When examined in univariate analysis (not reported), health variables including self-assessed health status, chronic conditions, emotional distress, cardinal, and general health symptoms showed significant influence on the high annoyance reporting. However, when covariates were introduced, only cardinal symptoms reporting and their interaction with exposure to occupational dust showed significant influence on odour annoyance score reporting. These results signify the importance of covariates in modifying the influence of these health variables on odour annoyance reporting. Further, studies should explore how single health outcomes (e.g., asthma) rather than using composite health variables (e.g., chronic conditions) impact odour annoyance reporting. While examining the influence of individual health outcomes on self-reported air pollution problems, Piro et al. [9] found that people with chronic diseases (e.g., asthma, chronic heart disease) were more likely to report high odour annoyance.

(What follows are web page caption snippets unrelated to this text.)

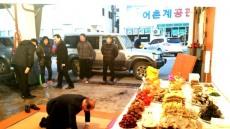 울릉도서 정유년(丁酉年)풍어기원 첫 오징어 경매 초매식 열려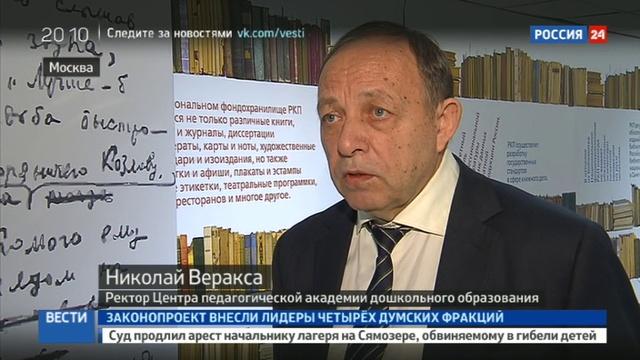 Новости на Россия 24 • Образование и воспитание станут темой конференции в Москве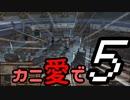 【Kenshi】カニ愛で5【VOICEROID実況】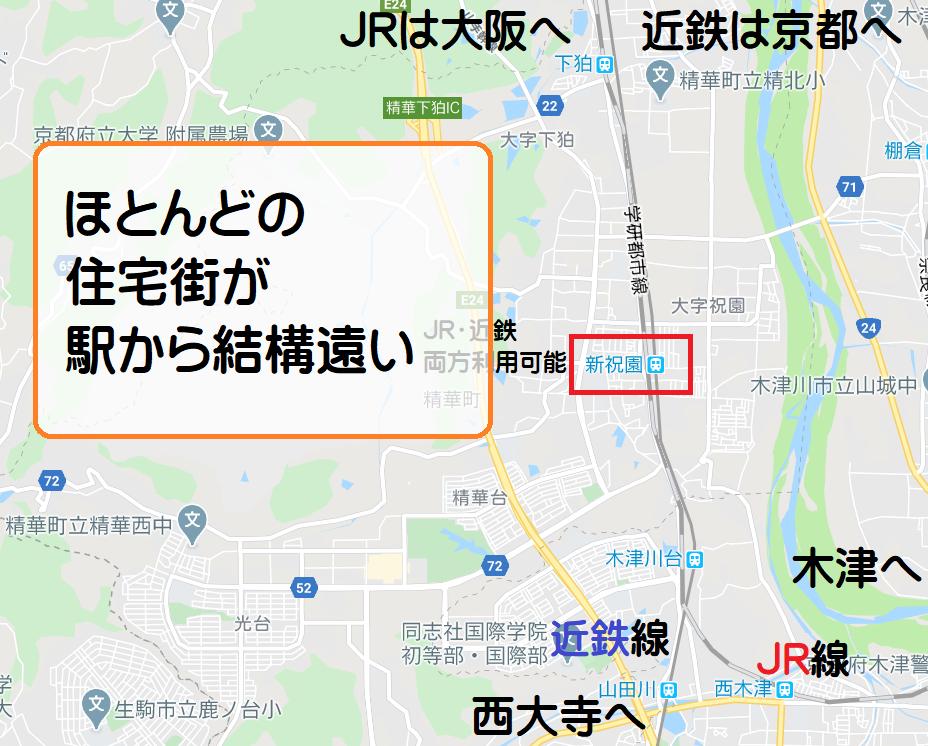 精華町の公共交通機関・アクセスを解説【勝手に住みやすさ評価】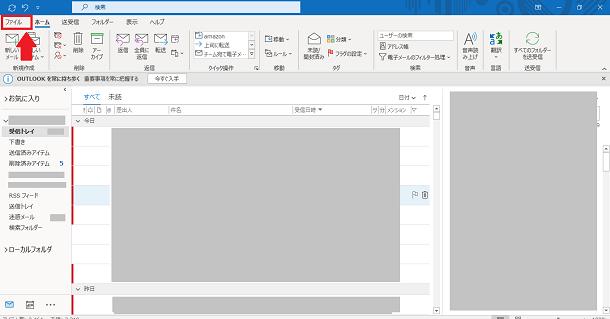 【outlook】ファイルを選択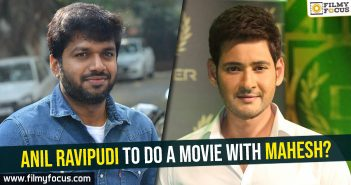 anil-ravipudi-to-do-a-movie-with-mahesh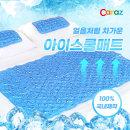 아이스 쿨매트 쿨아이스 인견 더블세트 (140x90cm)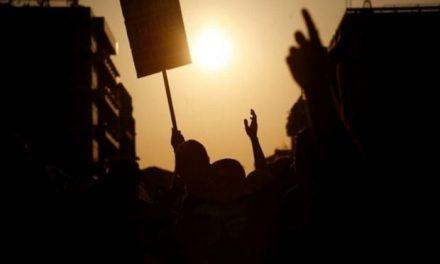 Παράσταση διαμαρτυρίας εκπαιδευτικών στην ΠΔΕ Κεντρικής Μακεδονίας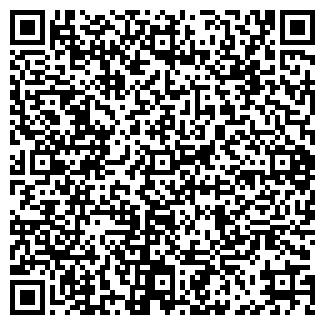 QR-код с контактной информацией организации О3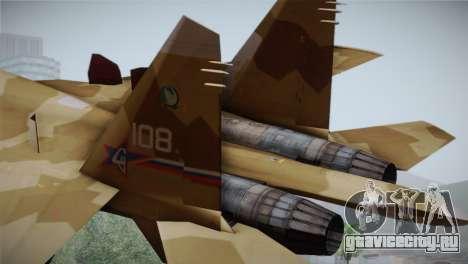 SU-27 Warwolf Squadron для GTA San Andreas вид сзади слева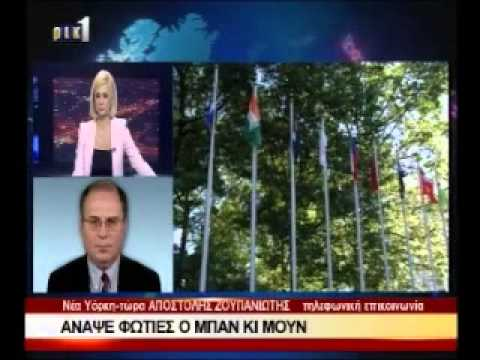Ban Ki Moon Cyprus statement  angry reply from Cyprus Republic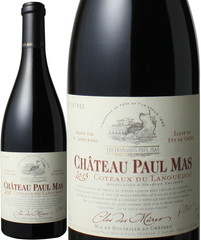 シャトー・ポール・マス クロ・デ・ミュール 2016 赤 Chateau Paul Mas Clos des Mures / Chateau Paul Mas   スピード出荷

Explaining the causal linkages between odour annoyance, odour perception, and health outcomes could be problematic. While examining the community reappraisal of perceived health effects of a petroleum refinery in Oakville, Ontario, Luginaah et al. [26] highlighted four possible causal mechanisms due to odour annoyance. First, there is a direct linkage between petrochemical facilities emissions and general health status. In fact, the industries were found to be significant contributors to the spatial variability of NO2 and SO2 pollution concentrations in Sarnia [33]. When compared, residents exposed to SO2 were more likely to report higher annoyance scores than when they are exposed to NO2 concentrations. This is partly because SO2 and its reduced compounds (e.g., hydrogen sulphide) are known to produce pungent smells detectable at very low concentration levels and can directly result in ill-health such as nausea or headache [26]. In this study, we found significant relationships between modelled NO2 and SO2 pollution concentration, cardinal symptoms reporting, and odour annoyance scores suggesting that odour annoyance is influenced by pollution levels and other covariates. This finding is consistent with Luginaah et al.’s who found that strong odours may result in ill-health (e.g., nausea) reporting [26]. Second, the relationship between exposure and general health status may be mediated by odour perception. In such instances, respondents who negatively perceive odours are sensitized and are more likely to report ill-health and attribute them to the numerous industrial facilities in the region. Third, the direction of the relationship could be the reverse, such that respondents experiencing ill-health are sensitized to believe and be annoyed by odours from the industrial facilities. Finally, the relationship could be bidirectional, such that odour perception and self-assessed health reporting are mutually reinforcing each other.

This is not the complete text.